Car justement, la spiritualité, à l’inverse de l’art, n’est pas affaire d’image.
À croire que certaines prennent des Messies pour des lanternes…



Aliaa Almahdy essaie d’éclairer, à la lumière de son corps, l’obscurantisme qu’elle dénonce.
Certes, la publication intentionnelle de ce corps féminin, jeune et érotisé par les attributs que sont les ballerines, le collant, la fleur et la pose même est, en soit, une provocation au sein d’une culture qui proscrit toute référence érotique hors de la sphère privée.
Mais cette provocation utilise d’étranges codes. Car l’image fait plus volontiers penser à la pose naïve des photographies érotiques du XIXème siècle, interdites et obscènes à l’époque, alors que l’image même, publiée sur internet, fait partie des millions de photographies, amateurs ou professionnelles, crues ou délicates, qui alimentent l’une des nature du Réseau, pornographique.
Des contradictions presque anachroniques, si elle n’est pas forcément volontaire, signifie quelques choses.
Aliaa Almahdy pose en pin-up, comme pour proposer une synthèse de l’érotisme photographique, intemporel, renvoyant à l’époque pré-indépendantiste de l’Égypte, que regrette parfois l’auteur de l’Immeuble Yacoubian, Alaa al-Aswani, révolutionnaire, écrivain et fin analyste de la société égyptienne…
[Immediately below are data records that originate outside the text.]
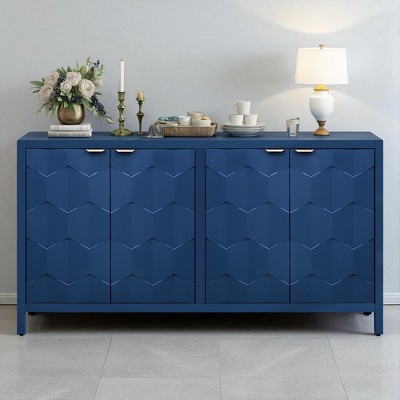 4-Door Sideboard Buffet Cabinet with Honeycomb Patterned MDF Doors, Vintage Metal Handles, Painted Finish, Ample Storage for Dining Room, Kitchen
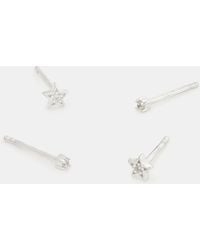 Accessorize - 2-Pack Sterling Diamanté & Star Stud Earrings - Lyst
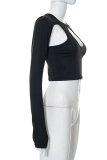 Black Sexy Solid Hollowed Out O Neck Tops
Certes, cet érotisme de pin-up est littéralement frontal, car il refuse de cacher ce qui, a priori, est inconvenant, mais il s’impose car il n’est pas destiné à satisfaire les désir que se destinent à satisfaire habituellement la photographie érotique.
Par sa nature, cette image est politique, et la nudité s’efface au profit du discours.
Aliaa Almahdy prend à témoin le monde entier dans sa nudité, directement inspirée des initiatives féministes. C’est donc devant le monde entier, déjà témoin du Printemps Arabe, que ceux qui seront choqués par cette initiative devront défendre l’idée d’une moralité qui serait ici bafouée.
Car entendons nous. On ne peut considérer qu’une image, dont on prévient qu’elle présente des caractères érotique comme le fait Aliaa, via Blogger, qson hébergeur, respecte deux règle fondamentales d’internet : la liberté d’expression et la responsabilité des internautes vis-à-vis des images qu’ils voient.
Et libres à ceux qui refusent cette nudité de ne pas voir cette image de ne pas la voir. Et la dénoncer, c’est dénoncer la liberté qui a fait d’internet un des socles du fameux Printemps…
Et censurer Aliaa tiendrait de la pure contradiction.
Ironie du sort, quand on demande à Google de trouver des images analogues à celle de Aliaa Almahdy, on trouve notamment un voile, des sculptures de corps masculin et un portrait de femme mariée, comme si l’algorithme du moteur arrivait à associer ironique l’image de l’égyptienne avec d’autres images qui en nourrirait pudiquement le sens. Ou comme si cet algorithme révélait la nature de cette photographie : sage, intelligente et presque trop pudique pour être érotique.